This is part 2 of my review of The Cosmic Landscape by Leonard Susskind. Part 3 is here.
Here is the dilemma. You’re a well-respected scientist. You decide that you want to write a popular science book to bring your field and your research to the masses. However, a straight, logical presentation of the facts and the theories is too dry. We need to break it up a bit, add a bit of human interest.
So tell a story! Stories make us want to keep reading to find out how it ends. You decide to give some anecdotes, or even a historical overview. For the period of time during which you were in the field, this is easy – you can simply give a personal history of your interactions with the scientists involved, the ideas proposed, and their reception by the community. However, if you want to go back before your career started then you’ll need to rely on historical sources. Here lies the problem: you’re not a historian. As a scientist, if you read a paper published 20, 50, 100 years before you entered the field, you do it because the information is still relevant to your work. You don’t do it to get a fair and balanced sample of the intellectual climate at the time.

(Dataset rows)
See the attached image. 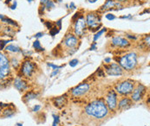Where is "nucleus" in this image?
Here are the masks:
<instances>
[{
  "instance_id": "nucleus-10",
  "label": "nucleus",
  "mask_w": 150,
  "mask_h": 126,
  "mask_svg": "<svg viewBox=\"0 0 150 126\" xmlns=\"http://www.w3.org/2000/svg\"><path fill=\"white\" fill-rule=\"evenodd\" d=\"M106 105L110 110H115L117 107V94L114 90H110L106 96Z\"/></svg>"
},
{
  "instance_id": "nucleus-11",
  "label": "nucleus",
  "mask_w": 150,
  "mask_h": 126,
  "mask_svg": "<svg viewBox=\"0 0 150 126\" xmlns=\"http://www.w3.org/2000/svg\"><path fill=\"white\" fill-rule=\"evenodd\" d=\"M111 43L114 45V46H116V47H119V48H126L129 46V42L122 37V36H115V37H113L112 40H111Z\"/></svg>"
},
{
  "instance_id": "nucleus-6",
  "label": "nucleus",
  "mask_w": 150,
  "mask_h": 126,
  "mask_svg": "<svg viewBox=\"0 0 150 126\" xmlns=\"http://www.w3.org/2000/svg\"><path fill=\"white\" fill-rule=\"evenodd\" d=\"M89 89H90V85L88 83H82L71 90V94L74 97H81L88 93Z\"/></svg>"
},
{
  "instance_id": "nucleus-46",
  "label": "nucleus",
  "mask_w": 150,
  "mask_h": 126,
  "mask_svg": "<svg viewBox=\"0 0 150 126\" xmlns=\"http://www.w3.org/2000/svg\"><path fill=\"white\" fill-rule=\"evenodd\" d=\"M89 3H95V2H96L97 0H88Z\"/></svg>"
},
{
  "instance_id": "nucleus-20",
  "label": "nucleus",
  "mask_w": 150,
  "mask_h": 126,
  "mask_svg": "<svg viewBox=\"0 0 150 126\" xmlns=\"http://www.w3.org/2000/svg\"><path fill=\"white\" fill-rule=\"evenodd\" d=\"M38 97V94L35 93V92H27L24 96H23V99L25 102H28V101H30L34 99H36Z\"/></svg>"
},
{
  "instance_id": "nucleus-38",
  "label": "nucleus",
  "mask_w": 150,
  "mask_h": 126,
  "mask_svg": "<svg viewBox=\"0 0 150 126\" xmlns=\"http://www.w3.org/2000/svg\"><path fill=\"white\" fill-rule=\"evenodd\" d=\"M79 14H80L79 12H77V13H76V14H75V16H74V17H73V18H72V21H75V20L76 19V18H78V16H79ZM76 20H77V19H76Z\"/></svg>"
},
{
  "instance_id": "nucleus-37",
  "label": "nucleus",
  "mask_w": 150,
  "mask_h": 126,
  "mask_svg": "<svg viewBox=\"0 0 150 126\" xmlns=\"http://www.w3.org/2000/svg\"><path fill=\"white\" fill-rule=\"evenodd\" d=\"M95 49H96V42L93 43L90 47V50H95Z\"/></svg>"
},
{
  "instance_id": "nucleus-49",
  "label": "nucleus",
  "mask_w": 150,
  "mask_h": 126,
  "mask_svg": "<svg viewBox=\"0 0 150 126\" xmlns=\"http://www.w3.org/2000/svg\"><path fill=\"white\" fill-rule=\"evenodd\" d=\"M28 1H30H30H32V0H28Z\"/></svg>"
},
{
  "instance_id": "nucleus-18",
  "label": "nucleus",
  "mask_w": 150,
  "mask_h": 126,
  "mask_svg": "<svg viewBox=\"0 0 150 126\" xmlns=\"http://www.w3.org/2000/svg\"><path fill=\"white\" fill-rule=\"evenodd\" d=\"M7 66H10V61L8 57L4 54L0 52V68Z\"/></svg>"
},
{
  "instance_id": "nucleus-17",
  "label": "nucleus",
  "mask_w": 150,
  "mask_h": 126,
  "mask_svg": "<svg viewBox=\"0 0 150 126\" xmlns=\"http://www.w3.org/2000/svg\"><path fill=\"white\" fill-rule=\"evenodd\" d=\"M115 5H116V3L114 0H107L105 2V4L101 7V10L102 11H105V10H111V9L115 8Z\"/></svg>"
},
{
  "instance_id": "nucleus-12",
  "label": "nucleus",
  "mask_w": 150,
  "mask_h": 126,
  "mask_svg": "<svg viewBox=\"0 0 150 126\" xmlns=\"http://www.w3.org/2000/svg\"><path fill=\"white\" fill-rule=\"evenodd\" d=\"M64 45L67 48H72L76 46V44L78 43V39L76 36H75L74 35L72 34H69V35H67L64 38Z\"/></svg>"
},
{
  "instance_id": "nucleus-5",
  "label": "nucleus",
  "mask_w": 150,
  "mask_h": 126,
  "mask_svg": "<svg viewBox=\"0 0 150 126\" xmlns=\"http://www.w3.org/2000/svg\"><path fill=\"white\" fill-rule=\"evenodd\" d=\"M146 91H147V88H146L145 85L142 84L137 85V86L135 88H134V90H133V92L131 93L132 101H134V102L140 101L143 98V96L145 95Z\"/></svg>"
},
{
  "instance_id": "nucleus-31",
  "label": "nucleus",
  "mask_w": 150,
  "mask_h": 126,
  "mask_svg": "<svg viewBox=\"0 0 150 126\" xmlns=\"http://www.w3.org/2000/svg\"><path fill=\"white\" fill-rule=\"evenodd\" d=\"M7 42H9V41H1L0 42V50H3L4 48V46L7 44Z\"/></svg>"
},
{
  "instance_id": "nucleus-30",
  "label": "nucleus",
  "mask_w": 150,
  "mask_h": 126,
  "mask_svg": "<svg viewBox=\"0 0 150 126\" xmlns=\"http://www.w3.org/2000/svg\"><path fill=\"white\" fill-rule=\"evenodd\" d=\"M106 18H107L108 20H109V21H112V20L115 19V16L113 15V14H107L106 15Z\"/></svg>"
},
{
  "instance_id": "nucleus-3",
  "label": "nucleus",
  "mask_w": 150,
  "mask_h": 126,
  "mask_svg": "<svg viewBox=\"0 0 150 126\" xmlns=\"http://www.w3.org/2000/svg\"><path fill=\"white\" fill-rule=\"evenodd\" d=\"M134 88V82L130 80H123L115 85V91L119 94L124 95V96L131 94Z\"/></svg>"
},
{
  "instance_id": "nucleus-25",
  "label": "nucleus",
  "mask_w": 150,
  "mask_h": 126,
  "mask_svg": "<svg viewBox=\"0 0 150 126\" xmlns=\"http://www.w3.org/2000/svg\"><path fill=\"white\" fill-rule=\"evenodd\" d=\"M58 32H59V29H57V26H56V27H52V29L50 30V34L52 36H54L55 35H57Z\"/></svg>"
},
{
  "instance_id": "nucleus-34",
  "label": "nucleus",
  "mask_w": 150,
  "mask_h": 126,
  "mask_svg": "<svg viewBox=\"0 0 150 126\" xmlns=\"http://www.w3.org/2000/svg\"><path fill=\"white\" fill-rule=\"evenodd\" d=\"M45 25H46V27H47V29H49L50 30L52 29V27H53V25H52V23L50 22H45Z\"/></svg>"
},
{
  "instance_id": "nucleus-44",
  "label": "nucleus",
  "mask_w": 150,
  "mask_h": 126,
  "mask_svg": "<svg viewBox=\"0 0 150 126\" xmlns=\"http://www.w3.org/2000/svg\"><path fill=\"white\" fill-rule=\"evenodd\" d=\"M47 1H48V0H41V4H45L47 3Z\"/></svg>"
},
{
  "instance_id": "nucleus-15",
  "label": "nucleus",
  "mask_w": 150,
  "mask_h": 126,
  "mask_svg": "<svg viewBox=\"0 0 150 126\" xmlns=\"http://www.w3.org/2000/svg\"><path fill=\"white\" fill-rule=\"evenodd\" d=\"M53 104L57 108H63L66 104H67V98L66 96H61V97H57L56 99H53Z\"/></svg>"
},
{
  "instance_id": "nucleus-14",
  "label": "nucleus",
  "mask_w": 150,
  "mask_h": 126,
  "mask_svg": "<svg viewBox=\"0 0 150 126\" xmlns=\"http://www.w3.org/2000/svg\"><path fill=\"white\" fill-rule=\"evenodd\" d=\"M133 105V101L131 99H129V98H123L122 99L119 103L117 104V107L119 110L121 111H123V110H127L130 108L131 106Z\"/></svg>"
},
{
  "instance_id": "nucleus-40",
  "label": "nucleus",
  "mask_w": 150,
  "mask_h": 126,
  "mask_svg": "<svg viewBox=\"0 0 150 126\" xmlns=\"http://www.w3.org/2000/svg\"><path fill=\"white\" fill-rule=\"evenodd\" d=\"M145 42H146V43L148 44V46L149 45V36H147V37L145 38Z\"/></svg>"
},
{
  "instance_id": "nucleus-1",
  "label": "nucleus",
  "mask_w": 150,
  "mask_h": 126,
  "mask_svg": "<svg viewBox=\"0 0 150 126\" xmlns=\"http://www.w3.org/2000/svg\"><path fill=\"white\" fill-rule=\"evenodd\" d=\"M85 112L92 118L101 119L108 114V108L103 101L95 100L86 106Z\"/></svg>"
},
{
  "instance_id": "nucleus-8",
  "label": "nucleus",
  "mask_w": 150,
  "mask_h": 126,
  "mask_svg": "<svg viewBox=\"0 0 150 126\" xmlns=\"http://www.w3.org/2000/svg\"><path fill=\"white\" fill-rule=\"evenodd\" d=\"M86 24L91 29H95L98 26H100V22H101V18L100 17H98V15H96V13H88L87 15L86 18Z\"/></svg>"
},
{
  "instance_id": "nucleus-47",
  "label": "nucleus",
  "mask_w": 150,
  "mask_h": 126,
  "mask_svg": "<svg viewBox=\"0 0 150 126\" xmlns=\"http://www.w3.org/2000/svg\"><path fill=\"white\" fill-rule=\"evenodd\" d=\"M4 18V16H2V15H0V20H2V19H3Z\"/></svg>"
},
{
  "instance_id": "nucleus-26",
  "label": "nucleus",
  "mask_w": 150,
  "mask_h": 126,
  "mask_svg": "<svg viewBox=\"0 0 150 126\" xmlns=\"http://www.w3.org/2000/svg\"><path fill=\"white\" fill-rule=\"evenodd\" d=\"M45 6H46V8L47 9H52V8H54L55 7V4L53 3V1L52 0H48L47 1V3L45 4Z\"/></svg>"
},
{
  "instance_id": "nucleus-19",
  "label": "nucleus",
  "mask_w": 150,
  "mask_h": 126,
  "mask_svg": "<svg viewBox=\"0 0 150 126\" xmlns=\"http://www.w3.org/2000/svg\"><path fill=\"white\" fill-rule=\"evenodd\" d=\"M5 50L7 52H11V53H19L21 52V49L18 46H15L13 44H11V45H8L5 47Z\"/></svg>"
},
{
  "instance_id": "nucleus-16",
  "label": "nucleus",
  "mask_w": 150,
  "mask_h": 126,
  "mask_svg": "<svg viewBox=\"0 0 150 126\" xmlns=\"http://www.w3.org/2000/svg\"><path fill=\"white\" fill-rule=\"evenodd\" d=\"M11 74V67L10 66H4V67H1L0 68V81L3 80L7 79V77L10 75Z\"/></svg>"
},
{
  "instance_id": "nucleus-23",
  "label": "nucleus",
  "mask_w": 150,
  "mask_h": 126,
  "mask_svg": "<svg viewBox=\"0 0 150 126\" xmlns=\"http://www.w3.org/2000/svg\"><path fill=\"white\" fill-rule=\"evenodd\" d=\"M33 47H34V48H36L38 51H43V50H44V48H42V46H41L39 41H35L34 43H33Z\"/></svg>"
},
{
  "instance_id": "nucleus-41",
  "label": "nucleus",
  "mask_w": 150,
  "mask_h": 126,
  "mask_svg": "<svg viewBox=\"0 0 150 126\" xmlns=\"http://www.w3.org/2000/svg\"><path fill=\"white\" fill-rule=\"evenodd\" d=\"M127 37H128V38H130V39H133V40H135V39H136L135 36H132L131 35H127Z\"/></svg>"
},
{
  "instance_id": "nucleus-33",
  "label": "nucleus",
  "mask_w": 150,
  "mask_h": 126,
  "mask_svg": "<svg viewBox=\"0 0 150 126\" xmlns=\"http://www.w3.org/2000/svg\"><path fill=\"white\" fill-rule=\"evenodd\" d=\"M41 109V105H35L34 107H33V109H32V111H34V112H36V111H38L39 110Z\"/></svg>"
},
{
  "instance_id": "nucleus-9",
  "label": "nucleus",
  "mask_w": 150,
  "mask_h": 126,
  "mask_svg": "<svg viewBox=\"0 0 150 126\" xmlns=\"http://www.w3.org/2000/svg\"><path fill=\"white\" fill-rule=\"evenodd\" d=\"M86 20L85 18L82 16L80 17L76 21V24H75V29H74V31H75V34L76 36L81 37L83 36V33H84V30L86 29Z\"/></svg>"
},
{
  "instance_id": "nucleus-21",
  "label": "nucleus",
  "mask_w": 150,
  "mask_h": 126,
  "mask_svg": "<svg viewBox=\"0 0 150 126\" xmlns=\"http://www.w3.org/2000/svg\"><path fill=\"white\" fill-rule=\"evenodd\" d=\"M14 113H15V111L14 110H12V109H5L3 111L2 116L4 118H11V117H12L14 115Z\"/></svg>"
},
{
  "instance_id": "nucleus-35",
  "label": "nucleus",
  "mask_w": 150,
  "mask_h": 126,
  "mask_svg": "<svg viewBox=\"0 0 150 126\" xmlns=\"http://www.w3.org/2000/svg\"><path fill=\"white\" fill-rule=\"evenodd\" d=\"M58 73H59V70H58V69L55 70V71H54V72H53V73H52V74H50V77H54V76H55V75H57V74Z\"/></svg>"
},
{
  "instance_id": "nucleus-7",
  "label": "nucleus",
  "mask_w": 150,
  "mask_h": 126,
  "mask_svg": "<svg viewBox=\"0 0 150 126\" xmlns=\"http://www.w3.org/2000/svg\"><path fill=\"white\" fill-rule=\"evenodd\" d=\"M104 69L108 75L119 76L122 74V68L120 66V65L116 63H110L108 65H105Z\"/></svg>"
},
{
  "instance_id": "nucleus-42",
  "label": "nucleus",
  "mask_w": 150,
  "mask_h": 126,
  "mask_svg": "<svg viewBox=\"0 0 150 126\" xmlns=\"http://www.w3.org/2000/svg\"><path fill=\"white\" fill-rule=\"evenodd\" d=\"M104 62L106 63H110V62H111V59L110 58H106L105 60H104Z\"/></svg>"
},
{
  "instance_id": "nucleus-36",
  "label": "nucleus",
  "mask_w": 150,
  "mask_h": 126,
  "mask_svg": "<svg viewBox=\"0 0 150 126\" xmlns=\"http://www.w3.org/2000/svg\"><path fill=\"white\" fill-rule=\"evenodd\" d=\"M43 36V32H39V33H37L35 36H36L37 38H40V37H42Z\"/></svg>"
},
{
  "instance_id": "nucleus-13",
  "label": "nucleus",
  "mask_w": 150,
  "mask_h": 126,
  "mask_svg": "<svg viewBox=\"0 0 150 126\" xmlns=\"http://www.w3.org/2000/svg\"><path fill=\"white\" fill-rule=\"evenodd\" d=\"M13 85L15 86V88L20 92H23V91H25L28 87V85H27V82L23 80L22 78L18 77V78H16L14 80V82H13Z\"/></svg>"
},
{
  "instance_id": "nucleus-2",
  "label": "nucleus",
  "mask_w": 150,
  "mask_h": 126,
  "mask_svg": "<svg viewBox=\"0 0 150 126\" xmlns=\"http://www.w3.org/2000/svg\"><path fill=\"white\" fill-rule=\"evenodd\" d=\"M120 66L125 70H133L137 65V55L135 53H129L119 59Z\"/></svg>"
},
{
  "instance_id": "nucleus-43",
  "label": "nucleus",
  "mask_w": 150,
  "mask_h": 126,
  "mask_svg": "<svg viewBox=\"0 0 150 126\" xmlns=\"http://www.w3.org/2000/svg\"><path fill=\"white\" fill-rule=\"evenodd\" d=\"M132 18V16L131 15H129V16H124V17H122L121 18Z\"/></svg>"
},
{
  "instance_id": "nucleus-27",
  "label": "nucleus",
  "mask_w": 150,
  "mask_h": 126,
  "mask_svg": "<svg viewBox=\"0 0 150 126\" xmlns=\"http://www.w3.org/2000/svg\"><path fill=\"white\" fill-rule=\"evenodd\" d=\"M53 118H54V122H53V126H57L59 125V122H60V119H59V117L58 116H56V115H53Z\"/></svg>"
},
{
  "instance_id": "nucleus-28",
  "label": "nucleus",
  "mask_w": 150,
  "mask_h": 126,
  "mask_svg": "<svg viewBox=\"0 0 150 126\" xmlns=\"http://www.w3.org/2000/svg\"><path fill=\"white\" fill-rule=\"evenodd\" d=\"M78 60L77 59H73V60H71L70 62H69V66H72V67H75L77 64H78Z\"/></svg>"
},
{
  "instance_id": "nucleus-32",
  "label": "nucleus",
  "mask_w": 150,
  "mask_h": 126,
  "mask_svg": "<svg viewBox=\"0 0 150 126\" xmlns=\"http://www.w3.org/2000/svg\"><path fill=\"white\" fill-rule=\"evenodd\" d=\"M97 74H98V76H101V77H104L105 76V73H104V71L103 70H102V69H97Z\"/></svg>"
},
{
  "instance_id": "nucleus-24",
  "label": "nucleus",
  "mask_w": 150,
  "mask_h": 126,
  "mask_svg": "<svg viewBox=\"0 0 150 126\" xmlns=\"http://www.w3.org/2000/svg\"><path fill=\"white\" fill-rule=\"evenodd\" d=\"M107 29H106V28L105 29H103L102 30H99V32H97L96 35H95V36H94V42H96V41H97L99 38H100V36L106 31Z\"/></svg>"
},
{
  "instance_id": "nucleus-48",
  "label": "nucleus",
  "mask_w": 150,
  "mask_h": 126,
  "mask_svg": "<svg viewBox=\"0 0 150 126\" xmlns=\"http://www.w3.org/2000/svg\"><path fill=\"white\" fill-rule=\"evenodd\" d=\"M18 126H22V125H21V124H18Z\"/></svg>"
},
{
  "instance_id": "nucleus-29",
  "label": "nucleus",
  "mask_w": 150,
  "mask_h": 126,
  "mask_svg": "<svg viewBox=\"0 0 150 126\" xmlns=\"http://www.w3.org/2000/svg\"><path fill=\"white\" fill-rule=\"evenodd\" d=\"M48 66L50 67H52L53 69H60L61 67H63V66H57V65H54V64H51V63H49Z\"/></svg>"
},
{
  "instance_id": "nucleus-45",
  "label": "nucleus",
  "mask_w": 150,
  "mask_h": 126,
  "mask_svg": "<svg viewBox=\"0 0 150 126\" xmlns=\"http://www.w3.org/2000/svg\"><path fill=\"white\" fill-rule=\"evenodd\" d=\"M70 6L72 7V9H75V8H76V6H75V4H74V3H71V4H70Z\"/></svg>"
},
{
  "instance_id": "nucleus-4",
  "label": "nucleus",
  "mask_w": 150,
  "mask_h": 126,
  "mask_svg": "<svg viewBox=\"0 0 150 126\" xmlns=\"http://www.w3.org/2000/svg\"><path fill=\"white\" fill-rule=\"evenodd\" d=\"M35 71V65L30 61H25L20 65V72L23 76L30 78L32 76Z\"/></svg>"
},
{
  "instance_id": "nucleus-22",
  "label": "nucleus",
  "mask_w": 150,
  "mask_h": 126,
  "mask_svg": "<svg viewBox=\"0 0 150 126\" xmlns=\"http://www.w3.org/2000/svg\"><path fill=\"white\" fill-rule=\"evenodd\" d=\"M11 66H12L14 68H18V67L20 66V62H18V60L17 58H15V57L11 58Z\"/></svg>"
},
{
  "instance_id": "nucleus-39",
  "label": "nucleus",
  "mask_w": 150,
  "mask_h": 126,
  "mask_svg": "<svg viewBox=\"0 0 150 126\" xmlns=\"http://www.w3.org/2000/svg\"><path fill=\"white\" fill-rule=\"evenodd\" d=\"M61 23H62V19L58 20L57 22V26H58V28H59V29H61Z\"/></svg>"
}]
</instances>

• Problems to work on:
1) Reproduce the review text starting with "Here is the" and going on through "of human interest.", with "dry" changed to "tedious".
2) List every number written in digits in the review text.

• The results:
1)
Here is the dilemma. You’re a well-respected scientist. You decide that you want to write a popular science book to bring your field and your research to the masses. However, a straight, logical presentation of the facts and the theories is too tedious. We need to break it up a bit, add a bit of human interest.

2) 2, 3, 20, 50, 100